→ **Your assignment**: Please look for the string "window" below and report every line in which it occurs.

(Records from a dataset)
┄┄┄┄┄┄┄┄┄┄┄┄┄┄┄┄┄┄┄┄
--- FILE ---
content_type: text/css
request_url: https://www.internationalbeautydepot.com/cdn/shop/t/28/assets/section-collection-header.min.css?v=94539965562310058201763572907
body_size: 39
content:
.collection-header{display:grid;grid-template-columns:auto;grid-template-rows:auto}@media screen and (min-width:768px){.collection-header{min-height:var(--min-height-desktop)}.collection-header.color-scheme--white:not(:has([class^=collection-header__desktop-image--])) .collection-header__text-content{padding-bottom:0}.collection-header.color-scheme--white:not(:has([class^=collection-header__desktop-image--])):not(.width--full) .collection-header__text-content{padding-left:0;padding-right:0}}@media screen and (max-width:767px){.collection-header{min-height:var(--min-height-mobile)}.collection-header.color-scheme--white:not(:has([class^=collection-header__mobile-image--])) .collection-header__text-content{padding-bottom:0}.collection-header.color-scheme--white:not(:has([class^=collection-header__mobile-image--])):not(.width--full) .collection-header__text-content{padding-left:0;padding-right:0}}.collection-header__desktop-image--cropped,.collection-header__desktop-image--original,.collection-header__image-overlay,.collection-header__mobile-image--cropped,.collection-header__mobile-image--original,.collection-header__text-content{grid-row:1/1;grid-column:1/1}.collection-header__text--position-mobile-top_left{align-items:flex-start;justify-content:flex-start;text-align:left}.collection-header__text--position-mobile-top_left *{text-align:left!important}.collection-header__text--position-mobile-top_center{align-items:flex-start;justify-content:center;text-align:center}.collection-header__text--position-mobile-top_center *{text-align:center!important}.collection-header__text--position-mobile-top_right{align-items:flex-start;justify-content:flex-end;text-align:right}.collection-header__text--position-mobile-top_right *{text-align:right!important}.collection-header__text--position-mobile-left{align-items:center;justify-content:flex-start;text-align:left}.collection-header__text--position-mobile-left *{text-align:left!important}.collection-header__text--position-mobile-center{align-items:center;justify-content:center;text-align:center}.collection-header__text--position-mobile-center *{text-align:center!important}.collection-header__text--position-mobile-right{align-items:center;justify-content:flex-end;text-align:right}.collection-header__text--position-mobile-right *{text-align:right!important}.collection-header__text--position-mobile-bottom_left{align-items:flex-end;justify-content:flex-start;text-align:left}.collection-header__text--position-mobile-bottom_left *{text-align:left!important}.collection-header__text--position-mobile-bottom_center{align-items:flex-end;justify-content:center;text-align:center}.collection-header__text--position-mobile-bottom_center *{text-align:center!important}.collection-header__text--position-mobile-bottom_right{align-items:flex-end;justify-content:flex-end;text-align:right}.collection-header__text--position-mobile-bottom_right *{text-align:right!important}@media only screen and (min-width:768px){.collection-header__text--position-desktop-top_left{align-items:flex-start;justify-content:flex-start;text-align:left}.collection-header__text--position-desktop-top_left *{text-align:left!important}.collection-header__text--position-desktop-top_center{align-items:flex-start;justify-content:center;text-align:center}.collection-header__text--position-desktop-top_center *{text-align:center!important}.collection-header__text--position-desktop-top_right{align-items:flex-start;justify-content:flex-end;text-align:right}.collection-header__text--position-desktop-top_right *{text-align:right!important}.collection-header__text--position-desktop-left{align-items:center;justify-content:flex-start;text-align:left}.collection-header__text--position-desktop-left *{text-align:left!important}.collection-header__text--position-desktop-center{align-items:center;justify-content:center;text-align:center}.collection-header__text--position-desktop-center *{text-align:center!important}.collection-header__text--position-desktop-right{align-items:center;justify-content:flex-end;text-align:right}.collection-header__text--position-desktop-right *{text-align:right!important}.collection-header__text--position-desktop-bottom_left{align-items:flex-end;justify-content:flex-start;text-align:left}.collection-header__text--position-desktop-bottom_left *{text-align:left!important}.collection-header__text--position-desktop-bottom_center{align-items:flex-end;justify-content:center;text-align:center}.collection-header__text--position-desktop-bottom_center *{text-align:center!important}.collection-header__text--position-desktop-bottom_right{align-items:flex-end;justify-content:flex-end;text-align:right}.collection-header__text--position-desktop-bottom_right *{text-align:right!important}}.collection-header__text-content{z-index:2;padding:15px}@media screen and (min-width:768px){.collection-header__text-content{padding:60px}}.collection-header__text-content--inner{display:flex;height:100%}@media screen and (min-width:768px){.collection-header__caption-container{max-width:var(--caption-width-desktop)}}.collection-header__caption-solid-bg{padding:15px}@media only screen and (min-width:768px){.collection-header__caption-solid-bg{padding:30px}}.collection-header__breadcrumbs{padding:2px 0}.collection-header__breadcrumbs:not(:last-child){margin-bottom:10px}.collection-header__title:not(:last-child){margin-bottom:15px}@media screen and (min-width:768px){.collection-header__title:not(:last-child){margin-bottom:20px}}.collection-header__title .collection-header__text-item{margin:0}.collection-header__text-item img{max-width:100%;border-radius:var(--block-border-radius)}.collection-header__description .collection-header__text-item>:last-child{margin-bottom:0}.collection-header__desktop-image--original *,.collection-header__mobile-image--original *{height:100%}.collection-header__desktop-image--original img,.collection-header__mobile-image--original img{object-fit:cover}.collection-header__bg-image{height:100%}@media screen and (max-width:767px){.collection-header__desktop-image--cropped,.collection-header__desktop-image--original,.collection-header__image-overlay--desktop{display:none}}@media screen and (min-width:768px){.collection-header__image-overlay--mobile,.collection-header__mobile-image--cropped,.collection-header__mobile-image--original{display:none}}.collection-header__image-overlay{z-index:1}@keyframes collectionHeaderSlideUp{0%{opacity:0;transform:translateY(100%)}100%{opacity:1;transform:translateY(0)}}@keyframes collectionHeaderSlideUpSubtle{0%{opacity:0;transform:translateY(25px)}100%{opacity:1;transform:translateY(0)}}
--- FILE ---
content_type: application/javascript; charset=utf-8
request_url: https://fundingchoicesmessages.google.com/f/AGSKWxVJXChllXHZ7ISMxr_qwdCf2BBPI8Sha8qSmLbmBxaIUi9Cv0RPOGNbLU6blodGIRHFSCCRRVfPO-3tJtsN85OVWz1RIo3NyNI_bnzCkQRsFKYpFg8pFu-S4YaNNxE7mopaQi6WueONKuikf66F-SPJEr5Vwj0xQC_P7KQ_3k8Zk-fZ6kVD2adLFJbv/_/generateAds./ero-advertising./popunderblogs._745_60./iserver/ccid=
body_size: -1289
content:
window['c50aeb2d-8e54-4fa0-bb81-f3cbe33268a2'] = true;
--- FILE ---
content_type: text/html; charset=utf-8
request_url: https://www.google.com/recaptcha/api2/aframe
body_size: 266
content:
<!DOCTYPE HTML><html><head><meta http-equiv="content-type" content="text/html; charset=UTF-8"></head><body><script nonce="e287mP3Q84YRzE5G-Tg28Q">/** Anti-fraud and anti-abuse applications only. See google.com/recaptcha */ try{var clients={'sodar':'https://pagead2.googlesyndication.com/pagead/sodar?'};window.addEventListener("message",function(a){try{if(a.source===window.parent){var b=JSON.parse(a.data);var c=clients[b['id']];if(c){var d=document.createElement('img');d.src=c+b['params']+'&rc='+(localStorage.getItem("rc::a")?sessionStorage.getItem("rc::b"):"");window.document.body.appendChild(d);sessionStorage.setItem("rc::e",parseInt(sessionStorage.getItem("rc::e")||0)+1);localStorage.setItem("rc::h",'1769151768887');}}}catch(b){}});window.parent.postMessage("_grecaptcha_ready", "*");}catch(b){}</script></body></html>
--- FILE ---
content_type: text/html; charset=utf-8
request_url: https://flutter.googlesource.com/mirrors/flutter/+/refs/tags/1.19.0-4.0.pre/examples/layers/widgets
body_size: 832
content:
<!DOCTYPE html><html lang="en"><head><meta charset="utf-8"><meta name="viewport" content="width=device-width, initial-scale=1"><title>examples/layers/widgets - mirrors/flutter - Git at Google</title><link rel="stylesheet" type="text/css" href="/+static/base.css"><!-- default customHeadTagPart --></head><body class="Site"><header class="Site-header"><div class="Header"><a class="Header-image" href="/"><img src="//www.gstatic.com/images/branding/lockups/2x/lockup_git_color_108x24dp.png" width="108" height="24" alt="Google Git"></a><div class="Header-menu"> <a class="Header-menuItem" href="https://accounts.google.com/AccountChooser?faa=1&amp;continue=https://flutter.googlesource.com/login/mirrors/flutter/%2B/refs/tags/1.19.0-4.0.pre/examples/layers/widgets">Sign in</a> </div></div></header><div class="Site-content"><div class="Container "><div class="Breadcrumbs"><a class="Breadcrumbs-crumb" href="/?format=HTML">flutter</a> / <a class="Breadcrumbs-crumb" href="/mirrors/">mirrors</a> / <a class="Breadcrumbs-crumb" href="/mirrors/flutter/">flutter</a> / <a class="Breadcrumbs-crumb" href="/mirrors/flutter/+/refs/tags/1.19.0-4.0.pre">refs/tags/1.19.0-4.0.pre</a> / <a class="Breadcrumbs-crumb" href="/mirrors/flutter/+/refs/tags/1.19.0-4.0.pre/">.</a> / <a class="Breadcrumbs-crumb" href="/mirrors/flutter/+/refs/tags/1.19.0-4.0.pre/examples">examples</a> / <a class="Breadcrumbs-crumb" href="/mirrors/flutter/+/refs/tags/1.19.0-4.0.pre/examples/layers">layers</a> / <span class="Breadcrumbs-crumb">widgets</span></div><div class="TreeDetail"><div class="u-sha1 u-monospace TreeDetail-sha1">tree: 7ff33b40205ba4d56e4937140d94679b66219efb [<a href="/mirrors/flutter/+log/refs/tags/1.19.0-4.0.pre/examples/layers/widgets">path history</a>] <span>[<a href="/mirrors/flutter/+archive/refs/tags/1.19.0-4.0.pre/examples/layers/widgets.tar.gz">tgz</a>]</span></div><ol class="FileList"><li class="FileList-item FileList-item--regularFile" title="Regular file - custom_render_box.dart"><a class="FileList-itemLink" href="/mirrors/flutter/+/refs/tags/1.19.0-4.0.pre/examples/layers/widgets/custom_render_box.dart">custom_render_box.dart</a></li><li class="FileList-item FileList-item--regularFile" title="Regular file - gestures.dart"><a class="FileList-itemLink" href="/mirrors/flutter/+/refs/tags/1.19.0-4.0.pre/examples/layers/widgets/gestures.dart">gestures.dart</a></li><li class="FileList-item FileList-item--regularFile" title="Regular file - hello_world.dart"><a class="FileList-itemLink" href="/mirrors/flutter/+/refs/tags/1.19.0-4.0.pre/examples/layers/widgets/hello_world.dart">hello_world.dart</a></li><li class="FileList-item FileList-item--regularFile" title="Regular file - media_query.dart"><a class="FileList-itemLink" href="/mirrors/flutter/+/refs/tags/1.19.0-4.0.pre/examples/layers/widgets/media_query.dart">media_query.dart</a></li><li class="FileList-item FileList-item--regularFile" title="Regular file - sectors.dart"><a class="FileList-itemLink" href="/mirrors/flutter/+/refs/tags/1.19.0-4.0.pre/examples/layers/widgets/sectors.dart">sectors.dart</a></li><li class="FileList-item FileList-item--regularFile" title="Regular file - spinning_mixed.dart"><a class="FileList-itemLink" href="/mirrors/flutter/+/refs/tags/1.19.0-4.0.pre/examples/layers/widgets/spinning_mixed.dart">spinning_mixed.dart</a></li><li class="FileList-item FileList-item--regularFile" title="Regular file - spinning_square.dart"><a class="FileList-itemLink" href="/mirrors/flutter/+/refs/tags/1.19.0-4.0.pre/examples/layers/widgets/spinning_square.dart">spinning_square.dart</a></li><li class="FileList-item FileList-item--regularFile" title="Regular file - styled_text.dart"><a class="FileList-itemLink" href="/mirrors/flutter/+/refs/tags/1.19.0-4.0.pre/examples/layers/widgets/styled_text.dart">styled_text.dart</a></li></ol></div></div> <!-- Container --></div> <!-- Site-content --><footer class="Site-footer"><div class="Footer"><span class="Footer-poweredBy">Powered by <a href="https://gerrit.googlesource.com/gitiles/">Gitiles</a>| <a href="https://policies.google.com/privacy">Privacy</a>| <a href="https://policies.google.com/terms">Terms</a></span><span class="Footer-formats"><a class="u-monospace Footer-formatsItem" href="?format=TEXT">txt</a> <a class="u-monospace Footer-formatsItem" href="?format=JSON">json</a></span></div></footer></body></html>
┄┄┄┄┄┄┄┄┄┄┄┄┄┄┄┄┄┄┄┄
→ **Response box**:
window['c50aeb2d-8e54-4fa0-bb81-f3cbe33268a2'] = true;
<!DOCTYPE HTML><html><head><meta http-equiv="content-type" content="text/html; charset=UTF-8"></head><body><script nonce="e287mP3Q84YRzE5G-Tg28Q">/** Anti-fraud and anti-abuse applications only. See google.com/recaptcha */ try{var clients={'sodar':'https://pagead2.googlesyndication.com/pagead/sodar?'};window.addEventListener("message",function(a){try{if(a.source===window.parent){var b=JSON.parse(a.data);var c=clients[b['id']];if(c){var d=document.createElement('img');d.src=c+b['params']+'&rc='+(localStorage.getItem("rc::a")?sessionStorage.getItem("rc::b"):"");window.document.body.appendChild(d);sessionStorage.setItem("rc::e",parseInt(sessionStorage.getItem("rc::e")||0)+1);localStorage.setItem("rc::h",'1769151768887');}}}catch(b){}});window.parent.postMessage("_grecaptcha_ready", "*");}catch(b){}</script></body></html>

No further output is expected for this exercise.